TUGAS 1 ::
Salin persis bagian kutipan tentang jenis pernikahan, mulai dari "Menurut Nawawi, pemahaman" sampai "kata Nawawi menerangkan.".
TUGAS 2 ::
Menurut kutipan tentang jenis pernikahan, dari bahasa apa istilah pernikahan sirri berasal?
TUGAS 3 ::
Tuliskan semua sebutan jenis pernikahan yang disebut dalam kutipan tentang jenis pernikahan.

KUTIPAN BACAAN ::
◆ ◆ ◆ ◆ ◆ ◆ ◆

Selain itu, terdapat istilah pernikahan sirri atau pernikahan di bawah tangan. Istilah pernikahan ini berasal dari bahasa Arab “sir” atau rahasia. Secara definisi pernikahan jenis ini adalah pernikahan yang dirahasiakan kepada masyarakat. Namun, istilah pernikahan ini lambat laun mulai mengalami pergesaran makna di masyarakat.

 

Menurut Nawawi, pemahaman masyarakat saat ini mengenai nikah sirri adalah pernikahan yang sekadar tidak dicatatkan di kantor urusan agama (KUA). Secara syariat, jenis pernikahan ini sah karena telah memenuhi syarat dan rukun nikah. Namun, secara hukum bisa dilarang agama karena ketidakpatuhan terhadap hukum negara karena pernikahannya tidak tercatat di KUA. 

 

“Walaupun dihukumi sah jika rukun dan syaratnya terpenuhi, tetapi dilarang karena tidak mencatatkan pernikahan tersebut. Ini mencerminkan ketidaktaatan pada ulil amri (pemerintah). Dalam Islam, taat kepada ulil amri hukumnya wajib selama tidak dalam kategori maksiat (QS An-Nisa: 59),” kata Nawawi menerangkan.

 

Dalam masyarakat dikenal pula istilah nikah gantung. Jenis pernikahan ini, pasangan suami-istri tidak hidup serumah. Hal tersebut terjadi karena pasangan belum matang atau belum siap membina kehidupan rumah tangga. Menurut Nawawi, jenis pernikahan ini tidak dilarang dalam Islam sepanjang keduanya benar-benar belum hidup satu rumah.

◆ ◆ ◆ ◆ ◆ ◆ ◆

DATA MENTAH ::
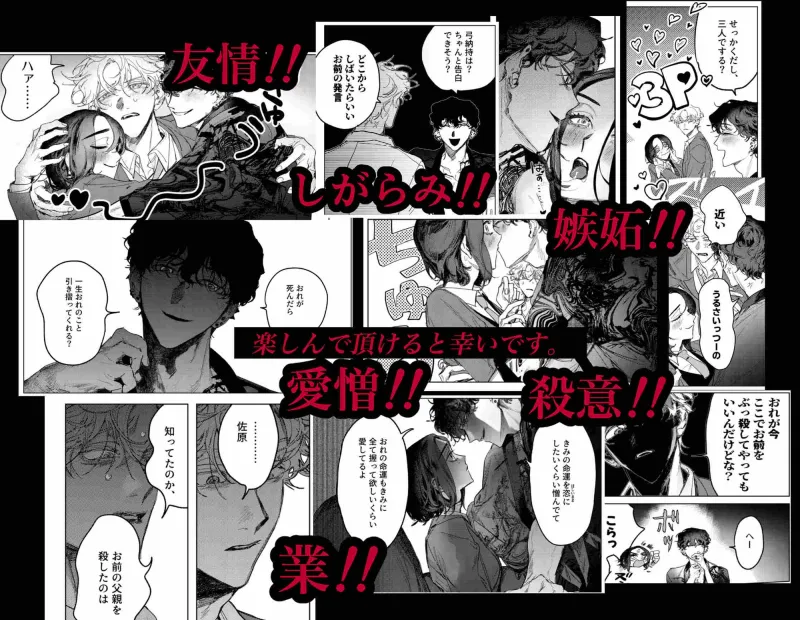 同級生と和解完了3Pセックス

◆ ◆ ◆ ◆ ◆ ◆ ◆

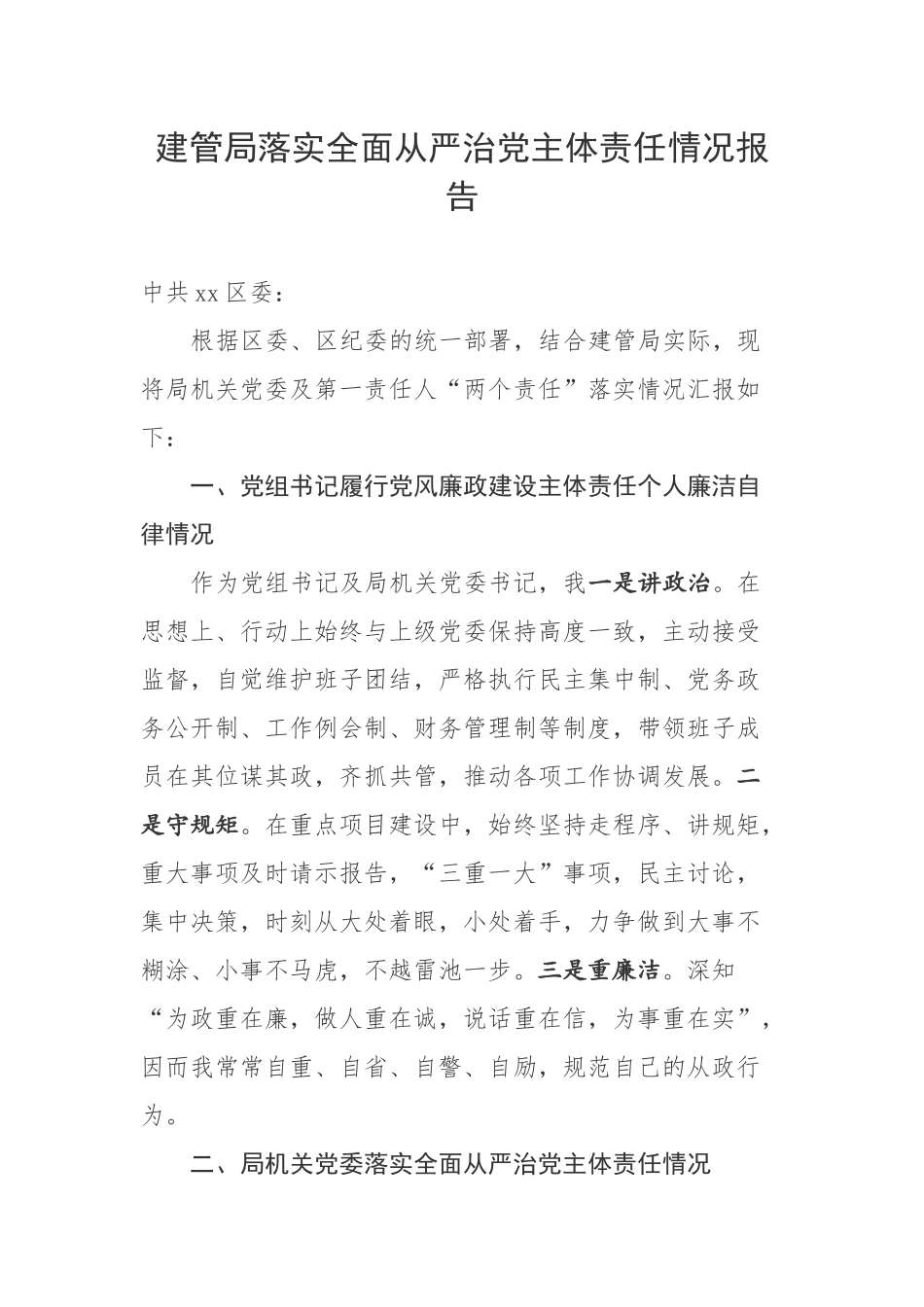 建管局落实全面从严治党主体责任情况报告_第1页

◆ ◆ ◆ ◆ ◆ ◆ ◆

JAWABAN TUGAS 1 ::
Menurut Nawawi, pemahaman masyarakat saat ini mengenai nikah sirri adalah pernikahan yang sekadar tidak dicatatkan di kantor urusan agama (KUA). Secara syariat, jenis pernikahan ini sah karena telah memenuhi syarat dan rukun nikah. Namun, secara hukum bisa dilarang agama karena ketidakpatuhan terhadap hukum negara karena pernikahannya tidak tercatat di KUA. 

 

“Walaupun dihukumi sah jika rukun dan syaratnya terpenuhi, tetapi dilarang karena tidak mencatatkan pernikahan tersebut. Ini mencerminkan ketidaktaatan pada ulil amri (pemerintah). Dalam Islam, taat kepada ulil amri hukumnya wajib selama tidak dalam kategori maksiat (QS An-Nisa: 59),” kata Nawawi menerangkan.

JAWABAN TUGAS 2 ::
Dari bahasa Arab, yaitu kata “sir” yang berarti rahasia.

JAWABAN TUGAS 3 ::
pernikahan sirri (nikah sirri), pernikahan di bawah tangan, nikah gantung